- Your objective
Exactly the lines below from the line with "日本料理 高浜の雰囲気3" through the line with "Президент Зеленский на" must make up the answer, both ends included and pictures left out.

::::::::

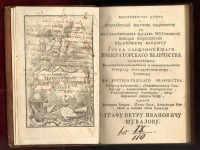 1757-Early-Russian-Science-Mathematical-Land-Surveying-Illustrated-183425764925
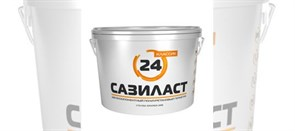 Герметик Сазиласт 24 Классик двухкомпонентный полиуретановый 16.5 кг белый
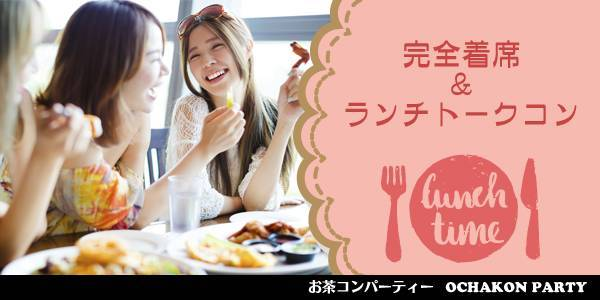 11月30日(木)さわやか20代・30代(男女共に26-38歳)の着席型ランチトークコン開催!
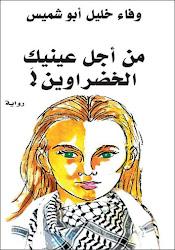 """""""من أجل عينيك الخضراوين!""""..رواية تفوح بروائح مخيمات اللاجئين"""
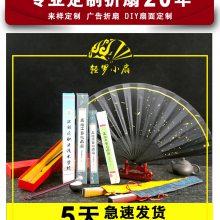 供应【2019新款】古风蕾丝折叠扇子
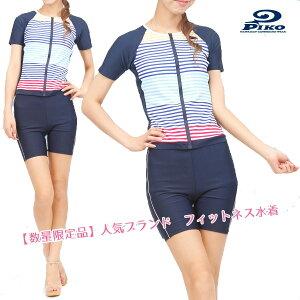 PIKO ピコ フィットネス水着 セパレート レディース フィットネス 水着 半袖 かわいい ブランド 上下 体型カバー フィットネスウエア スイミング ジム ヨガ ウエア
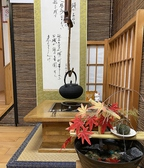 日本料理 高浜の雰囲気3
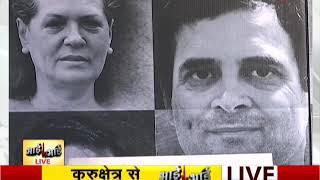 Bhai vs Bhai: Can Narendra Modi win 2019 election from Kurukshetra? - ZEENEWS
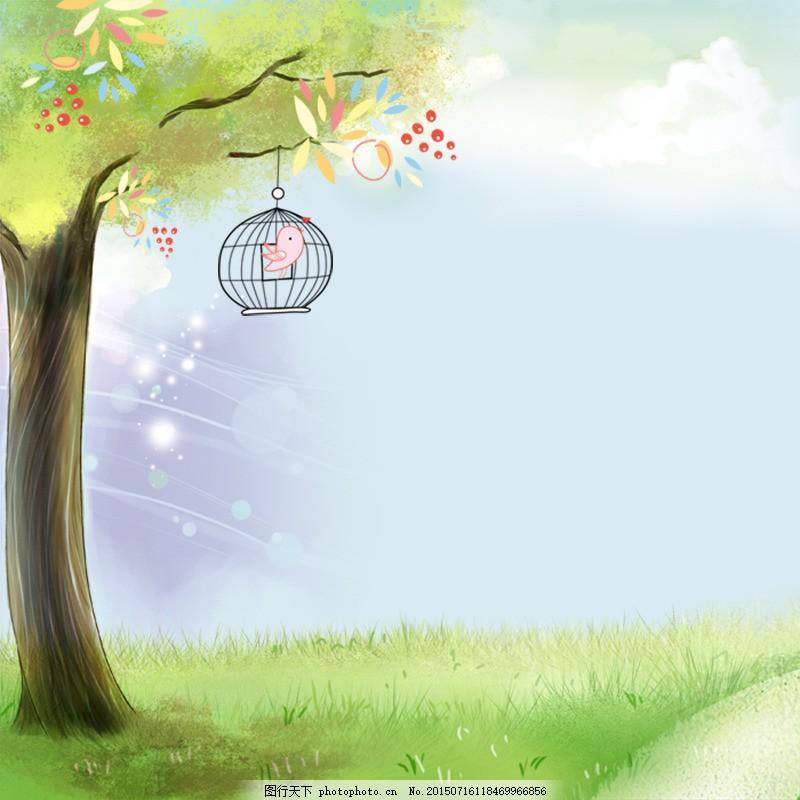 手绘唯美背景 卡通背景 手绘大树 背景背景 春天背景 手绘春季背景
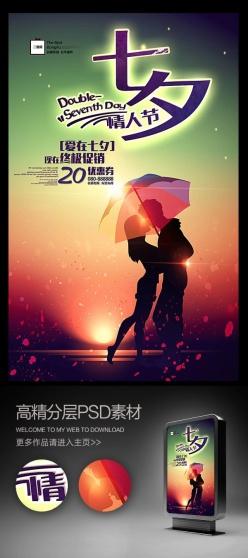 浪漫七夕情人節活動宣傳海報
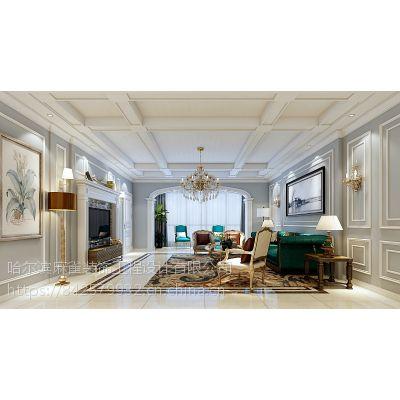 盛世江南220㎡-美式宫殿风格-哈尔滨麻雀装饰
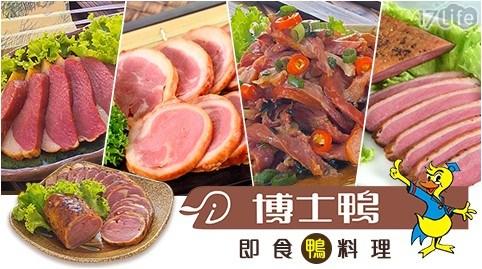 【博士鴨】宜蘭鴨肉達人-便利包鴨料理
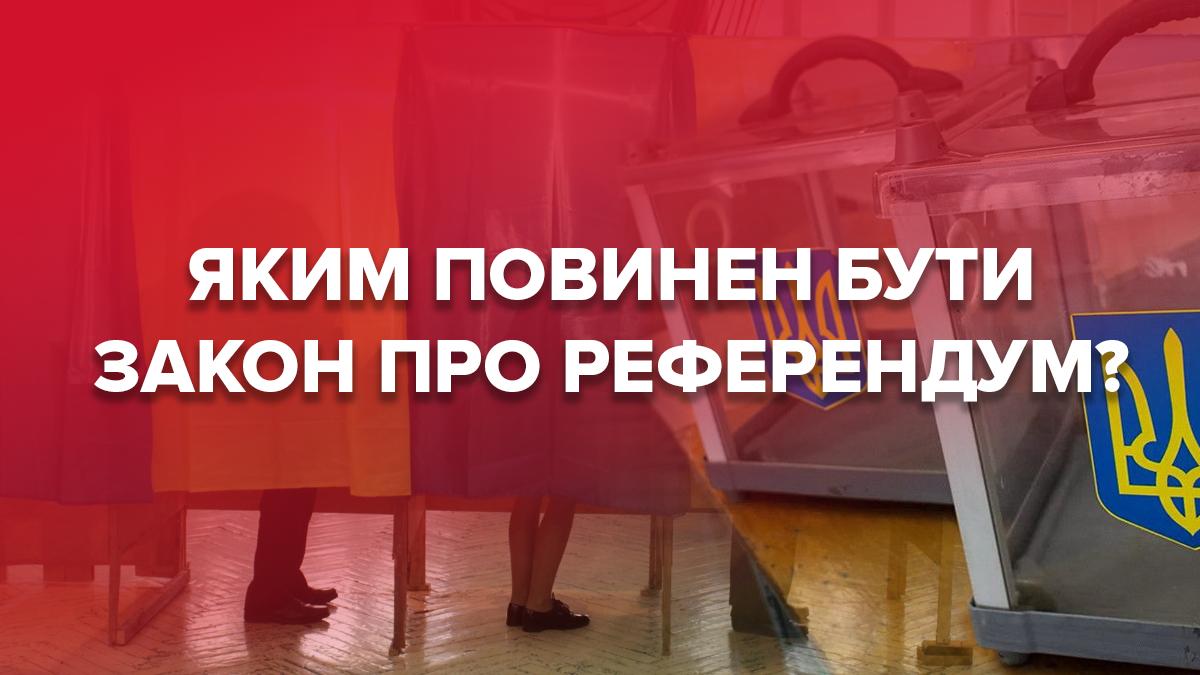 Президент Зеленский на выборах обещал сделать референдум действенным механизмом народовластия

::::::::

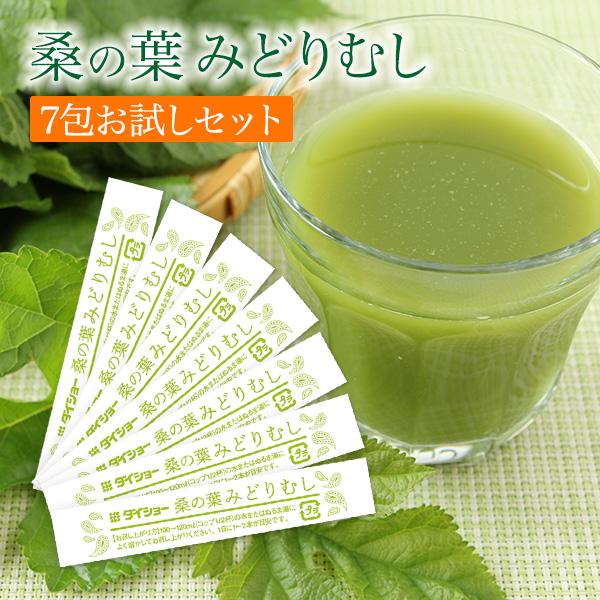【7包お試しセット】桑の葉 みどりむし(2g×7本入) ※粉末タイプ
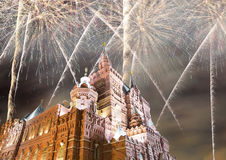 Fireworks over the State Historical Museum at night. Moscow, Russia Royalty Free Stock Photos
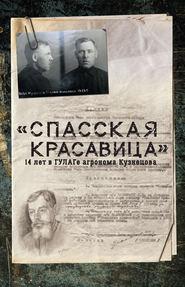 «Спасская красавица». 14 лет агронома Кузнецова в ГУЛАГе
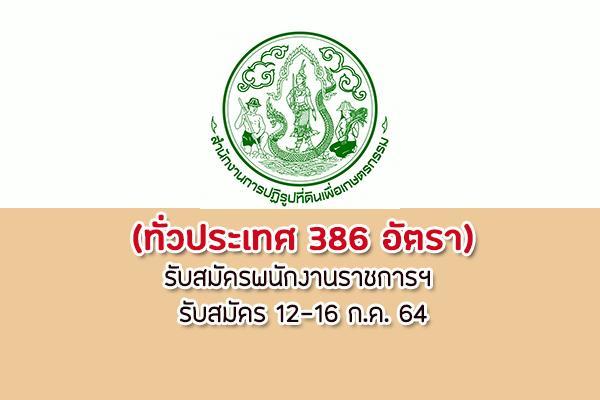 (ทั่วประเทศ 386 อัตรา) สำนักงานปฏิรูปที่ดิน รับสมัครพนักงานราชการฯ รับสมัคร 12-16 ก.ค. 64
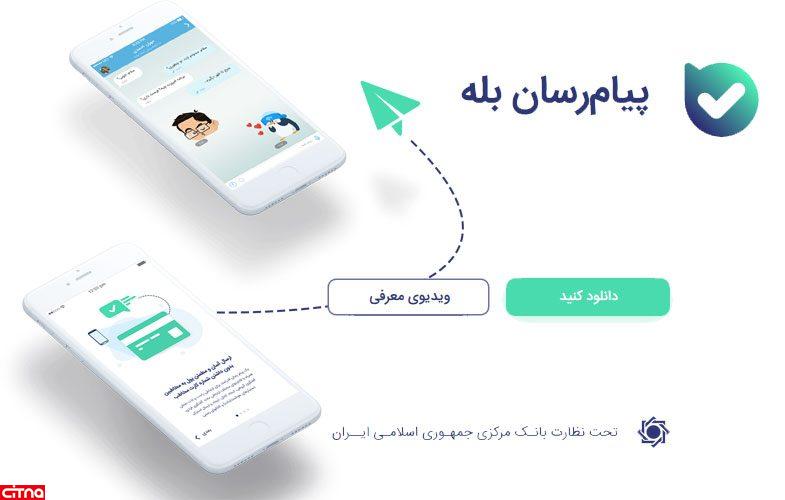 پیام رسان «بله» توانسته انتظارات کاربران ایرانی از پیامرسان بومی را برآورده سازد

::::::::

- Answer area
 日本料理 高浜の雰囲気3
 Bhai vs Bhai: Can Narendra Modi win 2019 election from Kurukshetra? - ZEENEWS
 手绘唯美背景 卡通背景 手绘大树 背景背景 春天背景 手绘春季背景
 浪漫七夕情人節活動宣傳海報
 盛世江南220㎡-美式宫殿风格-哈尔滨麻雀装饰
 【博士鴨】宜蘭鴨肉達人-便利包鴨料理
 Президент Зеленский на выборах обещал сделать референдум действенным механизмом народовластия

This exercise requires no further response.